Двадцать второго апреля Лист покинул Пешт с твердым намерением отныне ежегодно бывать здесь и принимать непосредственное участие в венгерской музыкальной жизни. Его путь лежал через Вену в Веймар. Домик садовника в парке Ильма всё больше становился дорог его сердцу; здесь Лист снова почувствовал себя дома.
Тем временем 13 июня император Франц Иосиф даровал Листу звание королевского советника и назначил годовое содержание в четыре тысячи форинтов за заслуги в области музыкального искусства, о чем граф Андраши сообщил ему официальным письмом от 21 июня. Теперь необходимо было позаботиться о постоянном жилище в Пеште. Лист написал барону Аугусу письмо, в котором просил подыскать для него подходящую квартиру: «В Пеште одним из самых больших расходов для меня была бы квартира, в то время как в Риме мои роскошные покои в Санта-Франческа стоят мне очень мало, а в Веймаре я живу в очаровательном маленьком доме, который герцог предоставил в мое распоряжение – вместе с мебелью, постельным бельем и столовыми принадлежностями – бесплатно. Извини, что я подчеркиваю эту деталь – квартиру, но для меня она чрезвычайно важна; обещаю, что как только эта забота будет снята с моих плеч, я будущей зимой вернусь в Пешт»[665].

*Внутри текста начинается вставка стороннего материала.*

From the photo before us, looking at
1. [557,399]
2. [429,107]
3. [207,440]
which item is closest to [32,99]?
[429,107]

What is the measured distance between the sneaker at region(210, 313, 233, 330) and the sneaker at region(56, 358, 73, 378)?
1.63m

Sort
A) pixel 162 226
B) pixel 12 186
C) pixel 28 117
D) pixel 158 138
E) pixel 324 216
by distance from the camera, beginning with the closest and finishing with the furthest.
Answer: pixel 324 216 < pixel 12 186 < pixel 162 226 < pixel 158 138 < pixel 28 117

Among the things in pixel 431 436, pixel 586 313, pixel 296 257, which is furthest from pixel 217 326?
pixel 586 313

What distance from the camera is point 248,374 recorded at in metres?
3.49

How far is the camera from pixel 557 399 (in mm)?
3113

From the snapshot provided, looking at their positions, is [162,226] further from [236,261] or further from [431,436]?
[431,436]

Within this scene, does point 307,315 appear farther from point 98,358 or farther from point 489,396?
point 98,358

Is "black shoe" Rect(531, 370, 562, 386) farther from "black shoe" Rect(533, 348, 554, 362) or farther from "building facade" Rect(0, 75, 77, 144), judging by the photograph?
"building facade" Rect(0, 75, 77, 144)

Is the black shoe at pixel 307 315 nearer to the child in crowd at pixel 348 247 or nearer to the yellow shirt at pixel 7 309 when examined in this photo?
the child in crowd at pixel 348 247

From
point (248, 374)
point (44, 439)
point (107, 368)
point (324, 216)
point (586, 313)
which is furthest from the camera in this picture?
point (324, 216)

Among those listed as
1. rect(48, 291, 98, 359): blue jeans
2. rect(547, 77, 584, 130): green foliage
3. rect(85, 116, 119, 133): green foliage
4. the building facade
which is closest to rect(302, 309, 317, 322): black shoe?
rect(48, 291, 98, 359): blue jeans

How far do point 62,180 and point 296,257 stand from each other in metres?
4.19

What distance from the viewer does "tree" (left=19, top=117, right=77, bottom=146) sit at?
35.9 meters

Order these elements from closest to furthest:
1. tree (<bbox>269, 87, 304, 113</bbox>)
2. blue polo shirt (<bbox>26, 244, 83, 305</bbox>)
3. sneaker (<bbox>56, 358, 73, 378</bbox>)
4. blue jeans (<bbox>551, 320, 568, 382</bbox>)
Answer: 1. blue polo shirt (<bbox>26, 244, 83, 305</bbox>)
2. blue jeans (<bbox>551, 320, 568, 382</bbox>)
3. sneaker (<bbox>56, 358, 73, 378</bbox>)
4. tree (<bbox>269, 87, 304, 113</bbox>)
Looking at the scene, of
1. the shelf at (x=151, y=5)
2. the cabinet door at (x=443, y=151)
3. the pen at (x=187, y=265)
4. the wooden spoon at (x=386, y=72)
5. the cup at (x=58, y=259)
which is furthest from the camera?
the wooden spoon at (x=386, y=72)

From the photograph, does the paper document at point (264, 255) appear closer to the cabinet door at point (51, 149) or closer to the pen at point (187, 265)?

Первая пештская квартира Листа, в которой он проживал в 1871–1873 годах, снятая с помощью Антала Аугуса, находилась по адресу: улица Надор (Nádor utca), дом 20 (ныне это дом 23). Итак, для него был окончательно определен «треугольник» Пешт – Веймар – Рим.
В конце сентября, повинуясь такому ежегодному раскладу, Лист выехал в Рим. К этому времени первые сомнения в своей нужности для Ватикана уже начали посещать Листа. Надежды на осуществление масштабной реформы церковной музыки, наподобие той, которую провел Вагнер в области оперного искусства, стали таять, а горечь разочарования – расти. Но при этом Лист твердо стоял на том, что сам он – хотя бы и единственный! – никогда не свернет с выбранного пути.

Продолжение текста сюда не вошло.